Origin and geographic distribution
Dypsis lastelliana is distributed in north-western, north-eastern and eastern Madagascar. It is grown outside Madagascar as an ornamental.
Uses
The leaves are used for thatching, the petioles for rice trays, and the hairs covering the leaf sheath for stuffing. The leaves are also used for decoration, for instance of churches and village entrances. Formerly salt was extracted from the pith and used for seasoning and as a cough medicine. Edible larvae are collected from the trunks. The plant is grown as an ornamental.
Properties
The palm heart is bitter and inedible; it is said to be poisonous. The palm has ornamental value, particularly because of its densely red-brown hairy crown shaft.
Botany
Palm with solitary trunk up to 15 m tall, 18–25 cm in diameter, base swollen; crown shaft 70–75 cm long, velvety red-brown.
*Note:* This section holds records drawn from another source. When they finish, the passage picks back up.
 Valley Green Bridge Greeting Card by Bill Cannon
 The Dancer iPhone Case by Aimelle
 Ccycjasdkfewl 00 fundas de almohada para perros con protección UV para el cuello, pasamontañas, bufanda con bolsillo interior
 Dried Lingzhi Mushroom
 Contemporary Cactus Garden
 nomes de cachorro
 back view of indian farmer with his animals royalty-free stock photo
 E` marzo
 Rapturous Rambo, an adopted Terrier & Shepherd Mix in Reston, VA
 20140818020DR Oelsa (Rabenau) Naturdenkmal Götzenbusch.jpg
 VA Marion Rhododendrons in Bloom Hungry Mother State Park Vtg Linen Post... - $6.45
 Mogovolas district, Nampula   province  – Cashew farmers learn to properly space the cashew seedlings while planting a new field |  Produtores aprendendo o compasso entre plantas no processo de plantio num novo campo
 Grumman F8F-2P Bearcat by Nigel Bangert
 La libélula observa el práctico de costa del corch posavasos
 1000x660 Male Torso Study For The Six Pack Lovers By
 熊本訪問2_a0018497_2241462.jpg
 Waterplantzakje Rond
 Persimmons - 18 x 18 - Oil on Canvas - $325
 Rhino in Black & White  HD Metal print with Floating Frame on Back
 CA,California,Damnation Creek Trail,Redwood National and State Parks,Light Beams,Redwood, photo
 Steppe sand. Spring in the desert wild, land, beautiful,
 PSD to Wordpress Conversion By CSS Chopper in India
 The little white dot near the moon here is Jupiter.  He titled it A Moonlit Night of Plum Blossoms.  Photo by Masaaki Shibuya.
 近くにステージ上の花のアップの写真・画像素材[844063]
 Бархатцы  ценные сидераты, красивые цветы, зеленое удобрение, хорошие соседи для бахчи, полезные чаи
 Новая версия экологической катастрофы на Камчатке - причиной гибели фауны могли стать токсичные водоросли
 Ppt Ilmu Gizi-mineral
Leaves 9–15 in the crown, arranged spirally, pinnately compound; sheath 40–60 cm long, partially open, brilliantly red adaxially, densely red-brown pubescent abaxially, petiole up to 10 cm long, rachis up to 380 cm long; leaflets (50–)94–102 on each side of the rachis, regular, somewhat pendulous, basal leaflets up to 66 cm long, median leaflets up to 89 cm long, upper leaflets up to 54 cm long. Inflorescence between the leaves, branched to 3 orders, spreading; peduncle 60–96 cm long; bracts up to 110 cm long; rachis c. 97 cm long, branches up to 47 cm long, glabrous, pale or yellowish green, with the flowers in triads of 1 central female flower and 2 lateral male flowers. Flowers unisexual, 3-merous; male flowers with 6 slightly biseriate stamens and a rudimentary pistil; female flowers with superior ovary and rudimentary stamens. Fruit an obovoid drupe 18–24 mm × 12–17 mm, slightly asymmetrical, 1-seeded. Seed ovoid, 12–21 mm × 10.5–16 mm; endosperm deeply ruminate.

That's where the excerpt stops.